> **Document**
/---

Yahoooooooooooo so hes gonna do it. Now Deathtouch you gotta send her pics and sell yourself. Talk to them and stay in touch with them. Oh man its exciting.


----------



## DeathTouch (Sep 6, 2005)

I will do it. Just have to push myself.


----------



## The Mortician (Sep 8, 2006)

You may not get a second chance - swing for the fence


----------



## BioNecro (Sep 5, 2006)

Just get into full costume, mask/latex appliance and all. its amazing how relaxed you get when your identity is hidden


----------



## wormyt (Aug 29, 2005)

I truely hope you do it Deathtouch. The ones who came here were so down to earth. They were hungry too and all I had to feed um was a sandwich and ice tea. They were happy with that. They showed up where i worked at the elementary school and took some video there with me and some of my lunch ladies and us in hair nets...oh so sexy....NOT!!!! Then they followed me home to see me go crazy trying to get everything set up LOL. But thats what they were after....was me just being me. So they got alot of me just being me on the show. But yet they took alot of the kids that didnt get on the show. They picked out the funny parts with me. Uggggggggggggg. But really it was all fun. The only stress I had was them calling me the end of Aug to finally say ok we have our folks celected and I got in. Sooooooooo I had from the end of Aug to Sept 16th to have all my things set up. Plus going to work everyday LOL. Oh man can we say stress. I busted butt in those few days to get all my stuff done which usually takes me a month. LOL


----------



## DeathTouch (Sep 6, 2005)

Sept 16th? Wow, mine isn't that bad. Mine just needs to be up by Oct 15th to the 31st, which I do now. I guess I need to take a picture of myself and send it in.


----------



## DeathTouch (Sep 6, 2005)

\---

> **Exercise directions**
Answer these from the forum thread:
(a) What did wormyt have to feed the visitors?
(b) What does BioNecro advise getting into?
(c) What does DeathTouch say must be taken and sent in?

> **Supplied information**
/---

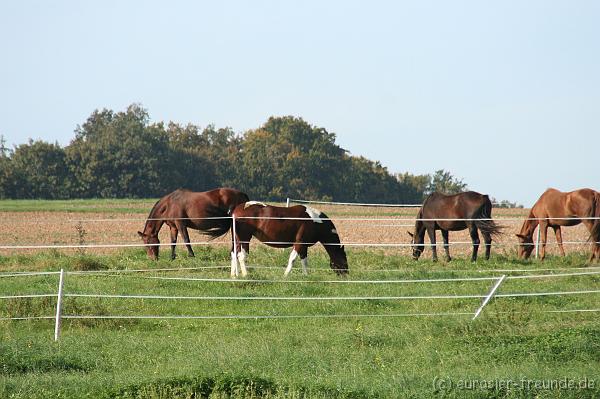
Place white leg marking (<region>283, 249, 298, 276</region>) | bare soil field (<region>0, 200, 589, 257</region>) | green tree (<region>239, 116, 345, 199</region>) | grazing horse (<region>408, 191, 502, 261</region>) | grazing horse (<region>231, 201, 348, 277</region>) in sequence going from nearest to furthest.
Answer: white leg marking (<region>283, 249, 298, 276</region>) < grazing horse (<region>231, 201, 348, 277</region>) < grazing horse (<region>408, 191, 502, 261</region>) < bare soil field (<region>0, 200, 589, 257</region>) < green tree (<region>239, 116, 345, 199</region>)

\---
/---

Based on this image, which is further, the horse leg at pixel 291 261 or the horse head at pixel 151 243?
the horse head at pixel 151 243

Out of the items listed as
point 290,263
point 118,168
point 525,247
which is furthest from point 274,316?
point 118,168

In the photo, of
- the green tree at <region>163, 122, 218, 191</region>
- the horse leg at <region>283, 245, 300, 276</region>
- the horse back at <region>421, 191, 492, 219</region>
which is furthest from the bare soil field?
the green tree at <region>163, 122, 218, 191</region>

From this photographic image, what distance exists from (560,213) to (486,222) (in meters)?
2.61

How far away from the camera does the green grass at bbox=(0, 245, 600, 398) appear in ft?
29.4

\---

> **Output for this exercise**
(a) A sandwich and ice tea.
(b) Full costume, mask/latex appliance and all.
(c) A picture of DeathTouch.